«Moschea a tempo» anche in Galleria: la preghiera islamica davanti ai negozi

«Una cosa così, è la prima volta che mi capita. E dire che in 130 anni ne abbiamo viste di tutti i colori». Giorgio Bernasconi è il titolare del negozio di argenteria in Galleria Vittorio Emanuele e quando l’altro pomeriggio ha visto un gruppo di arabi inginocchiarsi di fronte alle sue vetrine per pregare, quasi non ci voleva credere. Qui, nel «salotto di Milano, spiega il signor Bernasconi, ogni tipo di manifestazione deve essere autorizzata. Ci sono i vigili che segnalano persino quando un artista appoggia un treppiede su un mosaico e se qualcuno si azzarda ad andare in bicicletta, scatta la multa.
«E invece a loro non hanno fatto nulla, non hanno nemmeno controllato i documenti». Ma andiamo con ordine. È mercoledì pomeriggio, in centro è pieno di turisti, di gente che va a passeggio in una giornata che sembra un assaggio di primavera.
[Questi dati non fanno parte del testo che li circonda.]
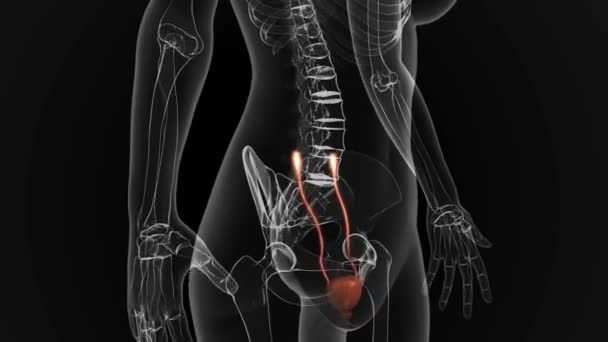 Female URINARY SYSTEM anatomy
Sono le 17 in punto e un gruppetto di arabi si ferma in mezzo alla Galleria Vittorio Emanuele. Sono in sette, si tolgono le scarpe, stendono la giacca per terra come a fargli da tappeto. Si inginocchiano e con gli occhi rivolti alla Mecca iniziano a pregare. Uno di loro li guida, tenendo il Corano in mano e leggendo i versetti ai fedeli tra lo stupore delle persone che rimangono lì, senza parole, ad assistere ad uno spettacolo mai visto. E che per una manciata di minuti trasforma la Galleria in una moschea. Sul posto, c’è anche una giornalista di Telelombardia che cattura le immagini per poi mandarle in onda nell’edizione serale del loro telegiornale.
«Quando li ho visti, lì davanti alla mia vetrina, mi sono avvicinato a loro per chiedere di spostarsi e mi hanno chiesto se parlavo inglese. Un altro parlava italiano», continua a raccontare Bernasconi. È chiaro che non gli ha fatto piacere vederli davanti alle sue vetrine. «L’ho fatto presente ai vigili, ma loro mi hanno risposto che stavano pregando e non potevano fare niente. La Galleria è un salotto e come tale bisogna trattarlo. Mi hanno spiegato che quando arriva il momento della preghiera, in qualsiasi luogo si trovino, si inginocchiano e iniziano la loro liturgia. Però...».
Però siamo a Milano, non in Arabia e per il signor Bernasconi è evidente che si è trattato di una provocazione. Se proprio volevano, potevano trovarsi un altro angolino, molto più riservato e meno in vista. Non come questo, a due passi dal Duomo e da piazza della Scala, un luogo simbolico di Milano che tutti conoscono, italiani e stranieri. «Il significato della Galleria è evidente.

Ma poi, dico io: provi ad andare lei nel loro Paese e a tirare fuori un crocifisso e a vedere quello che succede».
Sono le 17.15, gli arabi si alzano, tolgono le giacche da terra e si rimettono le scarpe. Si mescolano in mezzo alla gente, come se nulla fosse. La preghiera è finita.